In summary, Beziaud et al. delineated a new mechanism through which suboptimal anticancer immune responses as elicited by partially efficient (immuno)therapeutic regimens may select for aggressive cancer (stem) cell clones in support of rapid disease progression and therapeutic failure. Whether these findings are related to hyperprogression, i.e., the impressively rapid progression of a few patients with cancer treated with ICIs [10], remains to be formally assessed. Despite these and other unknowns, the recent data by Beziaud et al. raise the intriguing possibility that the detrimental effects of indolent type I IFN signaling on tumor progression and sensitivity to treatment [5, 6] may involve, at least in part, IFNγ-dependent immunoediting and the resulting selection of aggressive CSCs (Fig. 1). Additional work is needed to elucidate this possibility.

Fig. 1: Detrimental effects of immunoediting on cancer stemness, tumor progression and resistance to therapy.
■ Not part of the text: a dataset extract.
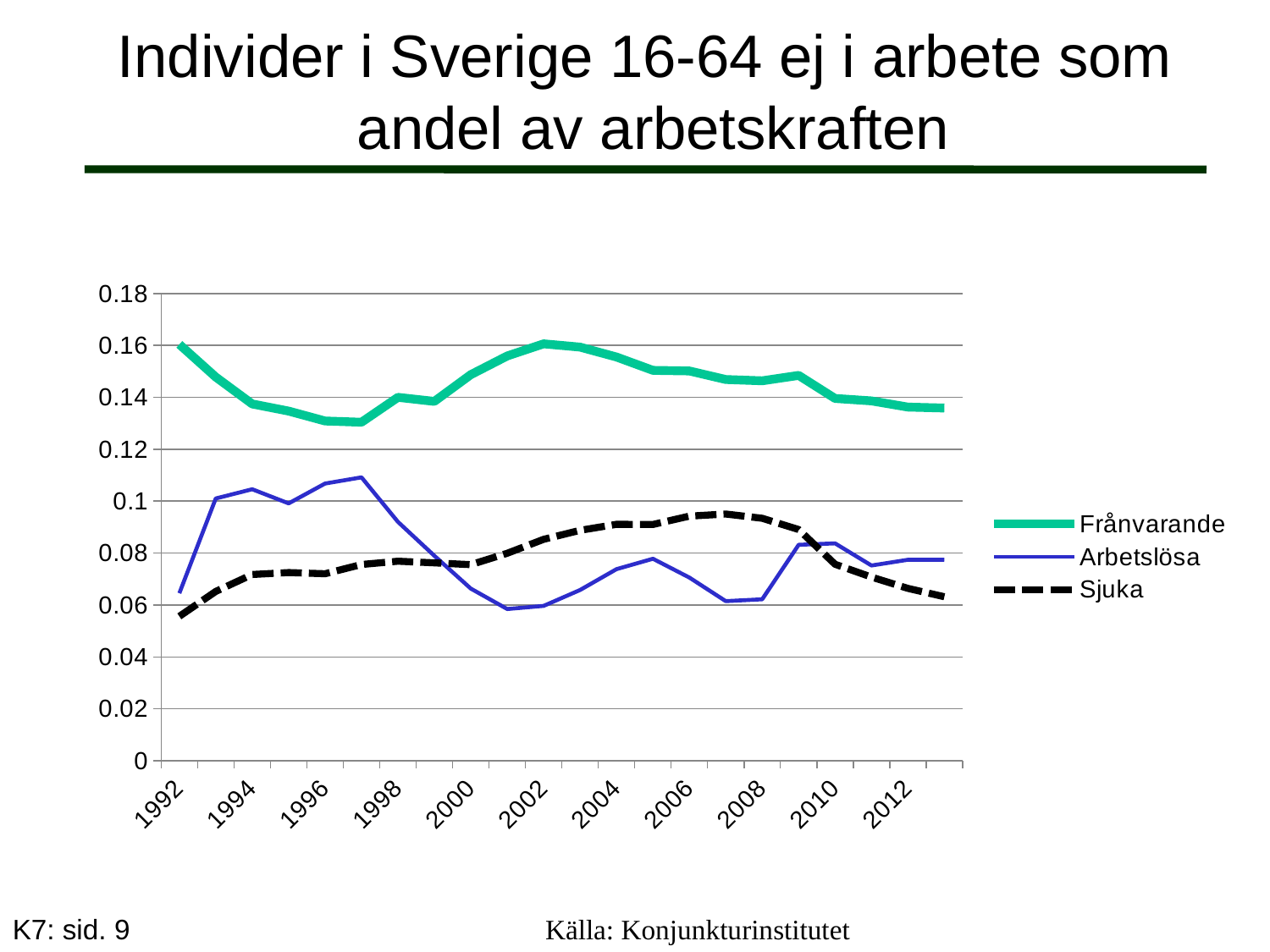
In 2006, which is higher: Sjuka or Arbetslösa? Sjuka Is the value for Sjuka in 2006 greater or less than 0.08? greater Which series has the highest values across the whole period? Frånvarande In 1996, which is higher: Arbetslösa or Sjuka? Arbetslösa Is the value for Arbetslösa in 1997 greater or less than 0.1? greater What kind of chart is shown on the slide? line chart Does the Frånvarande series rise or fall from 1992 to 1996? fall Which series is drawn with a dashed black line? Sjuka Does the Sjuka series rise or fall from 2006 to 2012? fall How many series does the legend list? 3 Is the value for Arbetslösa in 2002 greater or less than 0.08? less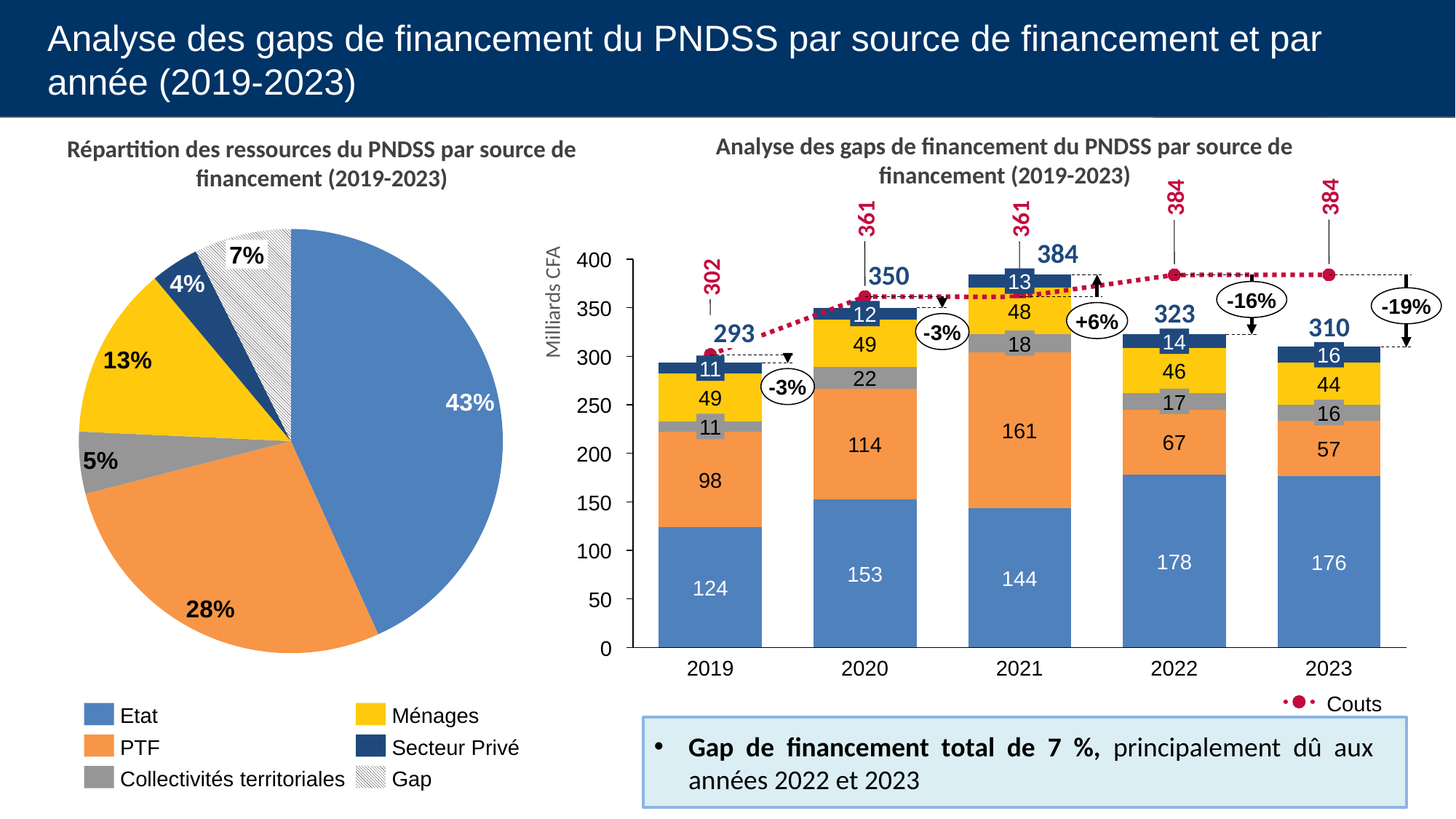
In the pie chart 'Répartition des ressources du PNDSS par source de financement (2019-2023)', how many slices are there? 6 In the bar chart 'Analyse des gaps de financement du PNDSS par source de financement (2019-2023)', what type of chart is it? Stacked bar chart with a line In the bar chart 'Analyse des gaps de financement du PNDSS par source de financement (2019-2023)', which year has the lowest stacked bar total? 2019 In the bar chart 'Analyse des gaps de financement du PNDSS par source de financement (2019-2023)', what is the Etat value for 2022? 178 In the bar chart 'Analyse des gaps de financement du PNDSS par source de financement (2019-2023)', what is the difference between the PTF values for 2021 and 2023? 104 In the bar chart 'Analyse des gaps de financement du PNDSS par source de financement (2019-2023)', what is the unit shown on the vertical axis? Milliards CFA In the pie chart 'Répartition des ressources du PNDSS par source de financement (2019-2023)', what share does Etat represent? 43% In the bar chart 'Analyse des gaps de financement du PNDSS par source de financement (2019-2023)', which is larger: the Etat value for 2020 or the Etat value for 2021? 2020 In the bar chart 'Analyse des gaps de financement du PNDSS par source de financement (2019-2023)', what is the total of the stacked bar for 2021? 384 In the bar chart 'Analyse des gaps de financement du PNDSS par source de financement (2019-2023)', what is the Couts value for 2023? 384 In the pie chart 'Répartition des ressources du PNDSS par source de financement (2019-2023)', what is the share of PTF? 28% In the pie chart 'Répartition des ressources du PNDSS par source de financement (2019-2023)', which source has the smallest share? Secteur Privé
Potent type I interferon (IFN) responses as driven by some (immuno)therapeutics appear to elicit robust CD8⁺ cytotoxic T lymphocyte (CTL) activity coupled with the abundant secretion of interferon gamma (IFNG, best known as IFNγ) and ultimately conducive to immunological tumor eradication (A). On the contrary, suboptimal type I IFN and/or IFNG signaling drive immunoediting in the tumor microenvironment (TME) in support of the selection of pre-existing—and/or generation of novel—cancer stem cells (CSCs), ultimately favoring accelerated disease progression in the context of (immuno)therapy resistance. At least in some settings, branched chain amino acid transaminase 1 (BCAT1) inhibition may limit CSC accumulation as driven by suboptimal type I IFN and/or IFNG signaling, thus restoring successful anticancer immunosurveillance (B). DC dendritic cell.